The House budget plan rejects Baker's call for caps on Group Insurance Commission and commercial provider rates, as well as the elimination of facility fees or a moratorium on new mandated benefits for five years.
House Speaker Robert DeLeo called the House plan a "fiscally responsible" document that would boost the "rainy day fund" by $100 million to $1.4 billion, and reduce the state's reliance on one-time revenues to balance the budget to $110 million, only slightly more than the $95 million in Baker's budget.
"I believe the double A plus bond rating that we've been able to earn will be preserved by this budget," DeLeo said.
After cities and towns expressed worry that Baker's budget would provide for one of the smallest increases in local aid in recent memory, the House budget would provide the same $40 million increase in unrestricted local aid and boost Chapter 70 spending for local schools to more than $4.7 billion, a $106 million increase and $15 million more than Baker proposed.
Rep. Todd Smola, the ranking Republican on the Ways and Means Committee, said the plan will need a "stem to stern review," but added, "I think there's some really good stuff in it."
On authorizing Baker to deploy an employer assessment to cover MassHealth expenses, Smola said, "At the end of the day the administration is asking for this for a very good reason. We see MassHealth costs have gone out of control. We're seeing double digit increases over previous years. So there are big challenges there and that's a tough thing to try to manage from one year to the next so giving the administration that flexbility will enable them to react as time goes on throughout the year instead of us doing it from one fiscal budget to the next."
The budget delivers on DeLeo's promise to support early education with a $15 million salary reserve and a $2.5 million investment in early education mental health consultation grants that doubles this year's funding in the hopes identifying learning challenges earlier in life.
Higher education campuses would receive a modest $10.3 million increase in state support, half of which would go to the University of Massachusetts.
DeLeo said he is recommending adoption of the governor's proposed tax credit for business that hire veterans.
The budget, the speaker said, also rejects all changes to the way income is calculated for transitional assistance proposed by Baker and allocates an additional $15 million toward rental vouchers that will impact an estimated 234 to 343 additional families.
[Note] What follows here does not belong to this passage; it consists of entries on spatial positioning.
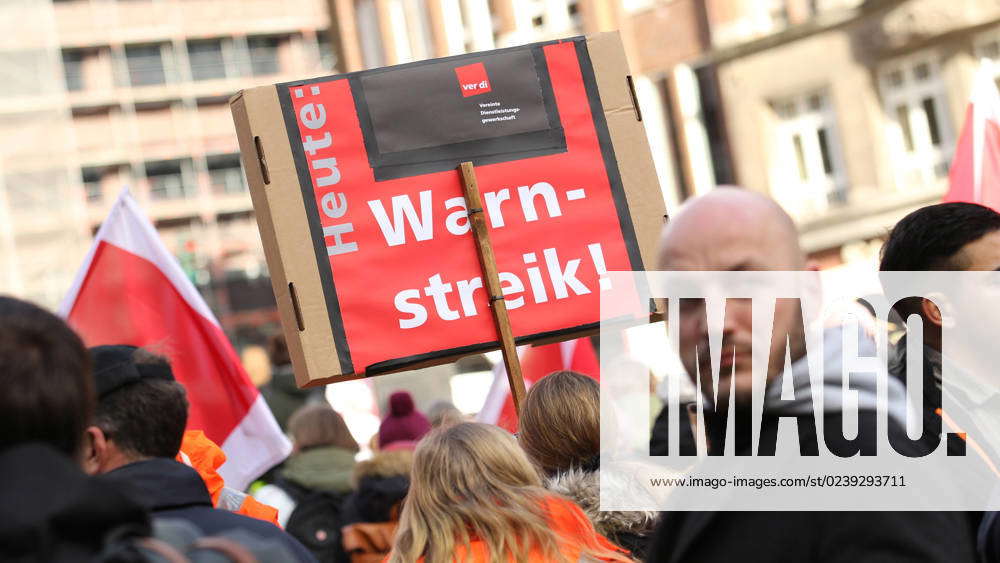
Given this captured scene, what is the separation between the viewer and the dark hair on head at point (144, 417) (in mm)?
2846

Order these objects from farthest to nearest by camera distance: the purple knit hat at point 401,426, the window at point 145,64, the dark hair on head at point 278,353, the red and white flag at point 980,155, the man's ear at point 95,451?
the window at point 145,64, the dark hair on head at point 278,353, the purple knit hat at point 401,426, the red and white flag at point 980,155, the man's ear at point 95,451

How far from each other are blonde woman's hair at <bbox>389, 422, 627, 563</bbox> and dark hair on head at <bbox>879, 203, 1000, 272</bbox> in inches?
39.4

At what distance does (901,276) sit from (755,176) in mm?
19034

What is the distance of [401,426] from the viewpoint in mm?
6512

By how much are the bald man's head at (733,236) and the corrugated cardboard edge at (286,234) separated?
92.1 inches

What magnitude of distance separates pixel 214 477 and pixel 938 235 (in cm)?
219

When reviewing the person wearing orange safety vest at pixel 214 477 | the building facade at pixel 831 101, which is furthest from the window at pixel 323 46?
the person wearing orange safety vest at pixel 214 477

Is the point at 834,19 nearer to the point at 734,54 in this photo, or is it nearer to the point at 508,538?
the point at 734,54

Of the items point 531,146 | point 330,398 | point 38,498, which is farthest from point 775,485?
point 330,398

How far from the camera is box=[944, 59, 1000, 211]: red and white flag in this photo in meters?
5.49

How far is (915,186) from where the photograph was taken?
20.1m

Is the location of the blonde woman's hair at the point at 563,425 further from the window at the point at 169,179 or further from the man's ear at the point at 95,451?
the window at the point at 169,179

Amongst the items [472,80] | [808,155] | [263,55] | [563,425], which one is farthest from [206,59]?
[563,425]

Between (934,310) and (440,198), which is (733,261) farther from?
(440,198)
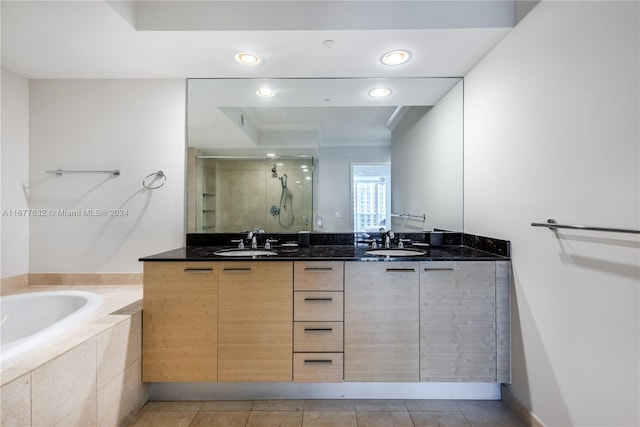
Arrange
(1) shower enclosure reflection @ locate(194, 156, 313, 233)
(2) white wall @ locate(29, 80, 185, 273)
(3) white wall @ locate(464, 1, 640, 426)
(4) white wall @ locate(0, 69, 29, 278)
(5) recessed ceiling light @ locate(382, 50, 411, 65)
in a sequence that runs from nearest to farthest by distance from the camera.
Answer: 1. (3) white wall @ locate(464, 1, 640, 426)
2. (5) recessed ceiling light @ locate(382, 50, 411, 65)
3. (4) white wall @ locate(0, 69, 29, 278)
4. (2) white wall @ locate(29, 80, 185, 273)
5. (1) shower enclosure reflection @ locate(194, 156, 313, 233)

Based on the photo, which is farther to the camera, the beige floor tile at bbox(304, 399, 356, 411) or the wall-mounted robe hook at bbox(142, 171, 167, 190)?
the wall-mounted robe hook at bbox(142, 171, 167, 190)

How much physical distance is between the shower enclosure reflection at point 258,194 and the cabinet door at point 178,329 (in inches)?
27.6

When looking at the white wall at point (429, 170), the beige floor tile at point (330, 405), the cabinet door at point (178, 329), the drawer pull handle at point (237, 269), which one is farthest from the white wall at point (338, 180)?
the beige floor tile at point (330, 405)

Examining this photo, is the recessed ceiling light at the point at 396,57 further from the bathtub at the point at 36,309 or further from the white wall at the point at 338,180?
the bathtub at the point at 36,309

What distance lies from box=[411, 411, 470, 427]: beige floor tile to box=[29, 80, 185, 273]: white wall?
2.04 meters

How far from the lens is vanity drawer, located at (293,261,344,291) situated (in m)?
1.66


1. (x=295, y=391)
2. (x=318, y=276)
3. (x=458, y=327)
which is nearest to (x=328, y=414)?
(x=295, y=391)

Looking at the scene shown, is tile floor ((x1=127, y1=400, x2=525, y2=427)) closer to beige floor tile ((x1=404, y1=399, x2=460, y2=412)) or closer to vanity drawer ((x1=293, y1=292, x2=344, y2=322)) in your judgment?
beige floor tile ((x1=404, y1=399, x2=460, y2=412))

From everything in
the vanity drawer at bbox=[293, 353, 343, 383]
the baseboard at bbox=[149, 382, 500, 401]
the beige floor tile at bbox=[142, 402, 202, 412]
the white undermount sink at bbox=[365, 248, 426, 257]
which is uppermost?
the white undermount sink at bbox=[365, 248, 426, 257]

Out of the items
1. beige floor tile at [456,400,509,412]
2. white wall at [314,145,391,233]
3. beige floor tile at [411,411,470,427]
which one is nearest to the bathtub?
white wall at [314,145,391,233]

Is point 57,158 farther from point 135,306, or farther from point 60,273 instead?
point 135,306

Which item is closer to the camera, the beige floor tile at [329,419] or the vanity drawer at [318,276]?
the beige floor tile at [329,419]

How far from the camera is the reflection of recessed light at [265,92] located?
2.22m

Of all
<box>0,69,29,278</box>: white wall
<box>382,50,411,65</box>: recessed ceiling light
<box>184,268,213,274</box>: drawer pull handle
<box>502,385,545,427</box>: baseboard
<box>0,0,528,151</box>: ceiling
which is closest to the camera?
<box>502,385,545,427</box>: baseboard
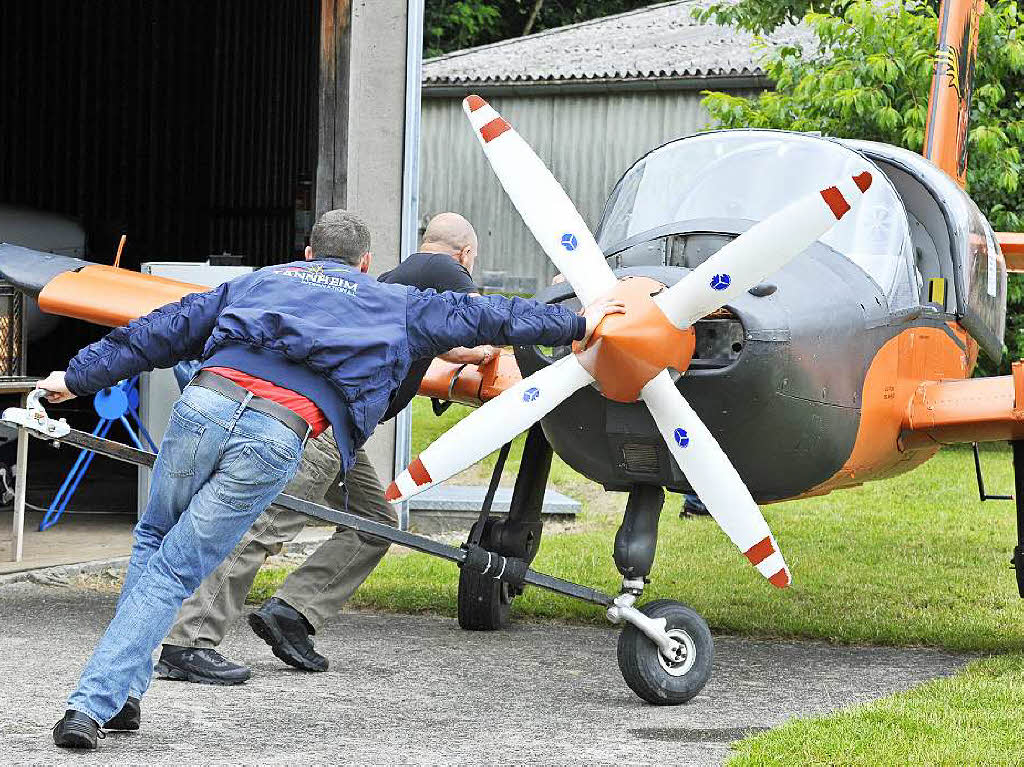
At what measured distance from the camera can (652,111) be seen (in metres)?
23.2

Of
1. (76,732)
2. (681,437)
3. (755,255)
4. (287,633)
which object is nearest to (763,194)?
(755,255)

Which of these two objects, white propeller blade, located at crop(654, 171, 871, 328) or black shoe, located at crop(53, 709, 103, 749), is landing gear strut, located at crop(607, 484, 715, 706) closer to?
white propeller blade, located at crop(654, 171, 871, 328)

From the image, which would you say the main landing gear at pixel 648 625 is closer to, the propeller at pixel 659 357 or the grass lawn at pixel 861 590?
the propeller at pixel 659 357

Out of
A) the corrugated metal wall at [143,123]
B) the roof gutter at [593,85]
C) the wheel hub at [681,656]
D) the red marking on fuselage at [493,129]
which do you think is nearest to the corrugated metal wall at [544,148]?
the roof gutter at [593,85]

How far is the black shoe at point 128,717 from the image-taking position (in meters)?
4.61

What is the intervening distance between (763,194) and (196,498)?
288 centimetres

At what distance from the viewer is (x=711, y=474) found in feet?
17.4

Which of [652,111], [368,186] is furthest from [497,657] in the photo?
[652,111]

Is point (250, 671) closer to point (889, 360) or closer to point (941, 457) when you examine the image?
point (889, 360)

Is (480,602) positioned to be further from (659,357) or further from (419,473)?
(659,357)

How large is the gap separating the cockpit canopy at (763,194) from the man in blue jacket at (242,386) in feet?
5.04

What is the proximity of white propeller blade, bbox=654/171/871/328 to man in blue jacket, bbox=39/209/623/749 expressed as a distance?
43cm

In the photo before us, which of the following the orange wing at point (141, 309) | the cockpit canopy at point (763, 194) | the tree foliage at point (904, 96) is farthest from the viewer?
the tree foliage at point (904, 96)

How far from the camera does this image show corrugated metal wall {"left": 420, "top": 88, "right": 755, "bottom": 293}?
76.0 ft
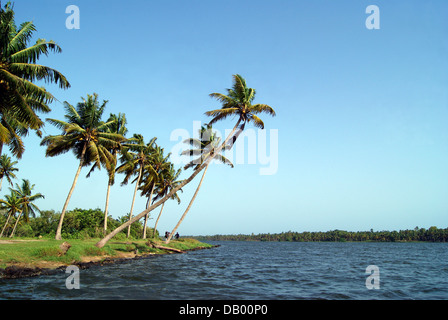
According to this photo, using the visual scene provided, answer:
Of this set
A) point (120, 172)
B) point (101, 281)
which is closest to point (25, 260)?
point (101, 281)

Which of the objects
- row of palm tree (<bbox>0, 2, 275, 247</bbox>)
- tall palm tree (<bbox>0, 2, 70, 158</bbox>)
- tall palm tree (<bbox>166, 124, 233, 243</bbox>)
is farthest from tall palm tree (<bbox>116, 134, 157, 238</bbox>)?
tall palm tree (<bbox>0, 2, 70, 158</bbox>)

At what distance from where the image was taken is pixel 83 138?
1085 inches

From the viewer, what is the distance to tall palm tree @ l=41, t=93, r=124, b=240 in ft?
86.4

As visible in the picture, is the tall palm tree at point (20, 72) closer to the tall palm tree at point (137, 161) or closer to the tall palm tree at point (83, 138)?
the tall palm tree at point (83, 138)

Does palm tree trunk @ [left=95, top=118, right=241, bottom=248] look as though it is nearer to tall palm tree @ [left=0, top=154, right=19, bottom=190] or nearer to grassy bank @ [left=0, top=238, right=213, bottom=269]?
grassy bank @ [left=0, top=238, right=213, bottom=269]

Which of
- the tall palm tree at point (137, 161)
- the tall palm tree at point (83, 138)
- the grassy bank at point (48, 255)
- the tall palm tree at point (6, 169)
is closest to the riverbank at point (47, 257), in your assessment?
the grassy bank at point (48, 255)

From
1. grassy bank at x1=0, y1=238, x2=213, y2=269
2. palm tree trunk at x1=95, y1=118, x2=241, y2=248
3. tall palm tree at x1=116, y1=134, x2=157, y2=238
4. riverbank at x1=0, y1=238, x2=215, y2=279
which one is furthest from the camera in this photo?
tall palm tree at x1=116, y1=134, x2=157, y2=238

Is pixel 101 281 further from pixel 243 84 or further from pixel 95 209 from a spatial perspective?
pixel 95 209

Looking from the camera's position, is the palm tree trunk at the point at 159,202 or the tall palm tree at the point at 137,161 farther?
the tall palm tree at the point at 137,161

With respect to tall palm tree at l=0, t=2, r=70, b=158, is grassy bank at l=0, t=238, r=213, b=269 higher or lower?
lower

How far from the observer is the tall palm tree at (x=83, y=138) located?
2634cm
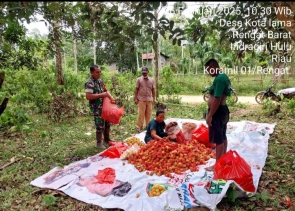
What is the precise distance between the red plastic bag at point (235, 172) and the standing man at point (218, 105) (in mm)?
443

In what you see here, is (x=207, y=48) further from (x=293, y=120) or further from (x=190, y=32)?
(x=190, y=32)

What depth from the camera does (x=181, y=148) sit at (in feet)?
13.7

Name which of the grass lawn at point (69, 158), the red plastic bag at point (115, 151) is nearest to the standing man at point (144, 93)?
the grass lawn at point (69, 158)

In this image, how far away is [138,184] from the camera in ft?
11.3

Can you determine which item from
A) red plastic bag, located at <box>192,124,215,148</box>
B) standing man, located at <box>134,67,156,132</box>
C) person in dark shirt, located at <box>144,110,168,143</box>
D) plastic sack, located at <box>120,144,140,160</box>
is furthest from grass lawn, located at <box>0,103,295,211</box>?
person in dark shirt, located at <box>144,110,168,143</box>

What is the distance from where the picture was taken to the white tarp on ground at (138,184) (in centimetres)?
293

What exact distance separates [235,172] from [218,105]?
0.85m

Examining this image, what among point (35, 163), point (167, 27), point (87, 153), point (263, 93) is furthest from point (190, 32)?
point (263, 93)

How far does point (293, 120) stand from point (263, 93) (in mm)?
Result: 3328

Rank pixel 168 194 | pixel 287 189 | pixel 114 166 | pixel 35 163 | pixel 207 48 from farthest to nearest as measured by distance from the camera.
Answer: pixel 207 48, pixel 35 163, pixel 114 166, pixel 287 189, pixel 168 194

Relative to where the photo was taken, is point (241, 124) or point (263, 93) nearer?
point (241, 124)

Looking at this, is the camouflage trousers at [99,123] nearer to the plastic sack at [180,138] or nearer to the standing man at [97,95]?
the standing man at [97,95]

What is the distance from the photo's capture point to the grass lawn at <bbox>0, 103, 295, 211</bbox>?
318 cm

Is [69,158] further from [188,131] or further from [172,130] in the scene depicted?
[188,131]
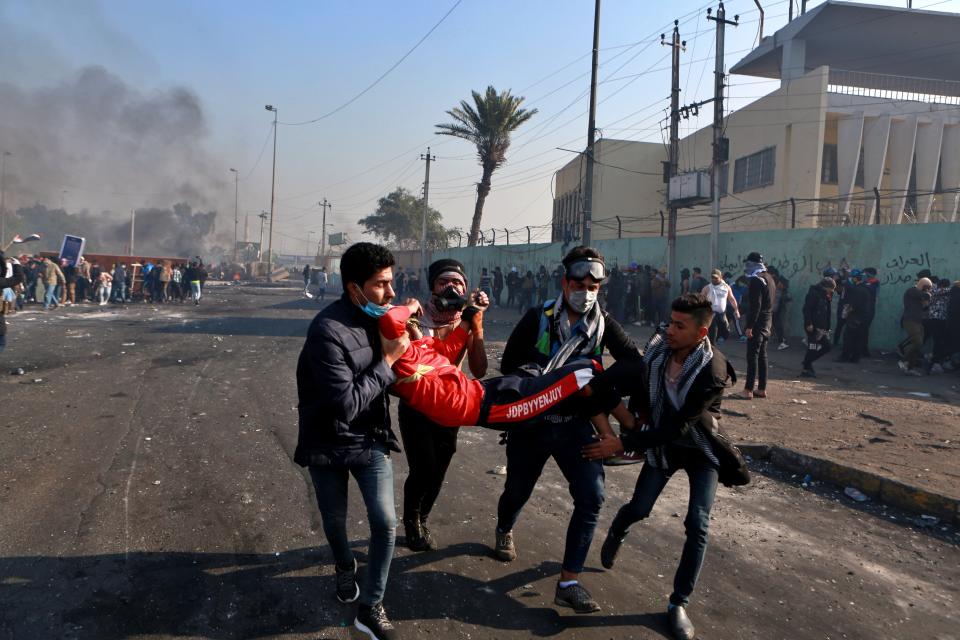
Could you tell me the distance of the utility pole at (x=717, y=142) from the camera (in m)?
17.4

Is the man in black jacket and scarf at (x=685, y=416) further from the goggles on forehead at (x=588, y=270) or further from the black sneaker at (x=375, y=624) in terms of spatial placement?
the black sneaker at (x=375, y=624)

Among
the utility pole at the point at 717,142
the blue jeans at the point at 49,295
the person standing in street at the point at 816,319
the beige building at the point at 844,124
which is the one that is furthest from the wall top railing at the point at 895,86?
the blue jeans at the point at 49,295

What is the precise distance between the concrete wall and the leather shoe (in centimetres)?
1227

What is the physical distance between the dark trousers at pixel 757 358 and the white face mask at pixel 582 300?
5425mm

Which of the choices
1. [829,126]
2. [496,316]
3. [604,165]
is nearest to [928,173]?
[829,126]

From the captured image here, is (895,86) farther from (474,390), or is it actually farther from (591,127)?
(474,390)

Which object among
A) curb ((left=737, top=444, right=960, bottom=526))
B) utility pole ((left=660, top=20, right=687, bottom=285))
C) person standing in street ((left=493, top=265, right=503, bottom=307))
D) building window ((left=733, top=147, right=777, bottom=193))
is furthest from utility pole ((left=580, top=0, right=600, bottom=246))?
curb ((left=737, top=444, right=960, bottom=526))

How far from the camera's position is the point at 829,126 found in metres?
24.1

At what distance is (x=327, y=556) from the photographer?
3.62 m

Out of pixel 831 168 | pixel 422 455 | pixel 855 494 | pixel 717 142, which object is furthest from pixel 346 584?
pixel 831 168

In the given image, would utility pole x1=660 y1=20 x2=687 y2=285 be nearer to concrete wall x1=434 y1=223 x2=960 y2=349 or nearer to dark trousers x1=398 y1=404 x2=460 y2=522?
concrete wall x1=434 y1=223 x2=960 y2=349

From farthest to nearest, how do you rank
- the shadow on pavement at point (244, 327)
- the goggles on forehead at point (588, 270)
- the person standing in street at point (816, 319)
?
the shadow on pavement at point (244, 327) → the person standing in street at point (816, 319) → the goggles on forehead at point (588, 270)

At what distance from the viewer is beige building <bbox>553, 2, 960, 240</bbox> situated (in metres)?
22.9

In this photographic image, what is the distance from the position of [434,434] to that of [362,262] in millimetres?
1253
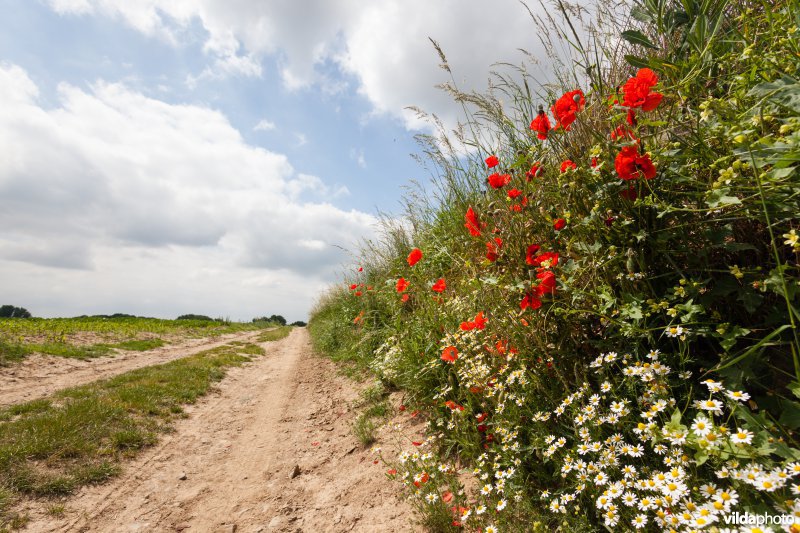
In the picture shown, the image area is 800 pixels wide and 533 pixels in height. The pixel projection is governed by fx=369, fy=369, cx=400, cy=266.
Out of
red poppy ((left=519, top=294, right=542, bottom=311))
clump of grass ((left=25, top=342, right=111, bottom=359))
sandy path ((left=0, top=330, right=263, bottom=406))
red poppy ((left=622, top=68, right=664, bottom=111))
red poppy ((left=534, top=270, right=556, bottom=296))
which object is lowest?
sandy path ((left=0, top=330, right=263, bottom=406))

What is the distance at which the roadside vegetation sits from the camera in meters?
1.42

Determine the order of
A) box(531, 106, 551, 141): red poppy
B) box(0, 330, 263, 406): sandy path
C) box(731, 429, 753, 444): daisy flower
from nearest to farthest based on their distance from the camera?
box(731, 429, 753, 444): daisy flower → box(531, 106, 551, 141): red poppy → box(0, 330, 263, 406): sandy path

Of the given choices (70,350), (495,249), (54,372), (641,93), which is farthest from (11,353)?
(641,93)

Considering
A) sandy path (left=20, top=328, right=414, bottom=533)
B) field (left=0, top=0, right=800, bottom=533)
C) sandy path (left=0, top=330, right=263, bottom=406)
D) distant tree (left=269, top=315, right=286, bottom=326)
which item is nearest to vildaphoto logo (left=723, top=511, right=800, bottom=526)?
field (left=0, top=0, right=800, bottom=533)

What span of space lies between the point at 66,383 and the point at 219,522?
6.67 metres

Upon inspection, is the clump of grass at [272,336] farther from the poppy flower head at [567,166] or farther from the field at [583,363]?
the poppy flower head at [567,166]

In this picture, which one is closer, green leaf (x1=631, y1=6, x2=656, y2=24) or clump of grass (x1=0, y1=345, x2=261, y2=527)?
green leaf (x1=631, y1=6, x2=656, y2=24)

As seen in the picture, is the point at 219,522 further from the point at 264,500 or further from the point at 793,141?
the point at 793,141

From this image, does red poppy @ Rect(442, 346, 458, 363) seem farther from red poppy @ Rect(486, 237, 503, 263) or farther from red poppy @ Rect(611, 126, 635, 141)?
red poppy @ Rect(611, 126, 635, 141)

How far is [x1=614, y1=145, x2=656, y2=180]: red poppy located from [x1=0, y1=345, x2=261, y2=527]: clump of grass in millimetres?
4877

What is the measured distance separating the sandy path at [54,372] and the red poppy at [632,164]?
857 centimetres

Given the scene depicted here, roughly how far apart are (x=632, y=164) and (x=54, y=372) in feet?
37.8

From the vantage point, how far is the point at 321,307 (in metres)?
15.6

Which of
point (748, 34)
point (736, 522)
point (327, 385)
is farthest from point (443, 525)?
point (327, 385)
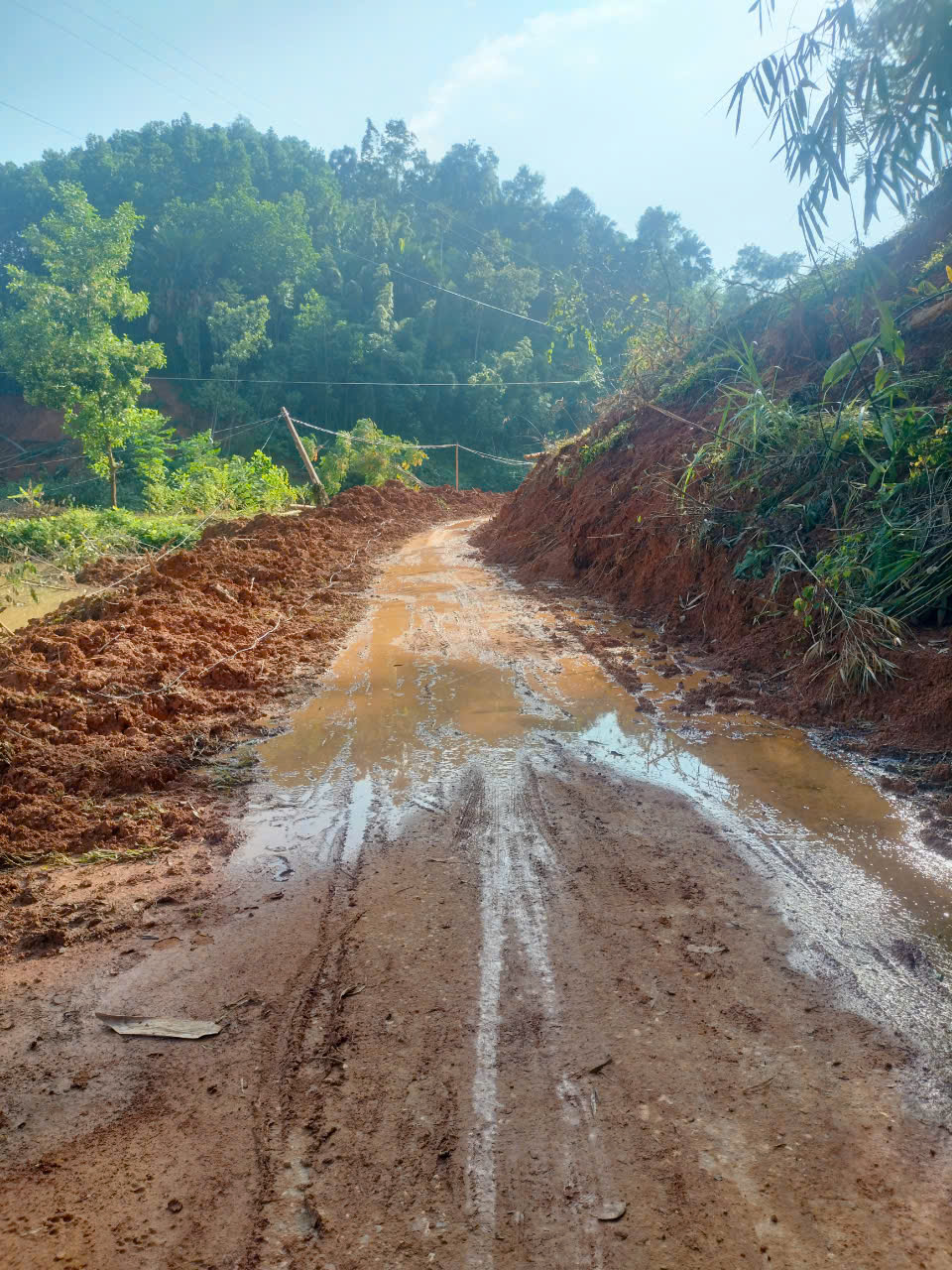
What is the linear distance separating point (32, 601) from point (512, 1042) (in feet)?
32.9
Dempsey credited the Legislature's commitment to rental vouchers and short-term rental assitance to the decline in the number of families housed by the state in hotels and motels, which has been a talking point for the governor.
The House leaders also said the 5 percent increase for developmental services nearly rivaled the growth in spending on local aid with $60 million in additional funding put into outside vendor services and $16.7 million more for the "Turning 22" program to help 967 individuals aging out of state supports.
Asked where he cut back on spending from Baker's proposal to offset the increases in local aid and other priorities, Dempsey said caseload-driven accounts such as budgets for the sheriffs and indigent counsel services were funded a levels lower than Baker recommended.
Both areas routinely require supplemental spending during the middle of the fiscal year. "That's a fine point. We'll have to see," Dempsey said.
The House usually uses floor amendments to further pad spending accounts. Budget deliberations are scheduled to begin on Monday, April 24. Amendments to the bill are due by 5 p.m. on Thursday, April 13.